# Provided passage
Question Is there a simple way to see that the coefficients of the determinant of the Hessian of a binary quartic form depend linearly on the minors of the catalecticant matrix of the same binary quartic form (see theorem below)? Does it generalize to other binary form? I would be very thankful for a reference.

Background and definitions

I work over a field of characteristic zero. A binary quartic form is a homogeneous polynomial $$ f(x,y)= a x^4 + b x^3 y + c x^2 y^2 + d x y^3 + e y^4, $$ with coefficient in the field. The vector space of its covariants is generated by

$$ f(x,y), I, J, H(x,y), T(x,y), $$

where

$$ I=12 a e-3 bd +c^2, \quad J= 72 a c e+ 9 b cd -27 a d^2 -27 e b^2 -2 c^3. $$ are invariants and $H(x,y)$ and $T(x,y)$ are polynomial in (x,y,a,b,c,d,e). The polynomial $T(x,y)$ is of degree 6 in $x,y$ and will not be relevant here. The polynomial $H(x,y)$ is the determinant of the Hessian (with a convenient overall coefficient):

$H(x,y)=\frac{1}{6} \Big(\frac{\partial^2 f}{\partial^2 x} \frac{\partial^2 f}{\partial^2 y}-(\frac{\partial^2 f}{\partial x \partial y})^2 \Big).$

The invariant $J$ was discovered by Cayley and is called the catalecticant of the binary quartic form $f$. The invariant $J$ can be expressed as a determinant of the following symmetric matrix

$$ J=det\ Cat(f)=-\frac{1}{432}\det \begin{pmatrix} \check{a} & \check{b} &\check{c}\\ \check{b} & \check{c} &\check{d}\\ \check{c} & \check{d} &\check{e} \end{pmatrix}, $$ where $ \quad \check{a} =a, \quad \check{b}=\frac{1}{4} b, \quad \check{c}=\frac{1}{6} c, \quad \check{d}=\frac{1}{4} d, \quad \check{e}= e.$

The following definition is introduced to simplify the theorem below.

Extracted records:
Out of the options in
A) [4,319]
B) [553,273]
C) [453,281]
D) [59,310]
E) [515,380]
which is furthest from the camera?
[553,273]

# Your tasks
- A) Repeat everything in the passage on binary quartic forms from "Question Is there" down to "for a reference.".
- B) In the passage on binary quartic forms, who discovered the invariant J?
- C) Pick up the passage on binary quartic forms where it stops and continue it.

# Answers to the tasks
- A)
Question Is there a simple way to see that the coefficients of the determinant of the Hessian of a binary quartic form depend linearly on the minors of the catalecticant matrix of the same binary quartic form (see theorem below)? Does it generalize to other binary form? I would be very thankful for a reference.

- B) Cayley.

- C)
Given a $3\times 3$ matrix M, I associate a binary quartic $f_M$ in the following way: $ g_M(x,y)=\sum_{i,j} M_{i,j} y^{6-i-j} x^{i+j-2}. $ In particular, if $M$ is the symmetric matrix $$ M=\begin{pmatrix} q_1 & q_2 & q_3 \\ q_2 & q_4 & q_5 \\ q_3 & q_5 & q_6 \end{pmatrix},$$ we have $$g_M(x,y)= q_1 y^4 +2 q_2 y^3 x + (2q_3+q_4) y^2 x^2 + 2q_5 yx^3 + q_6 x^4. $$

Theorem: Let $f$ be a binary quartic form, let $M$ be the matrix of minors of $Cat(f)$, let H$(x,y)$ be the determinant of the Hessian matrix of $f(x,y)$, then $H(x,y)=48 g_M (x,y)$.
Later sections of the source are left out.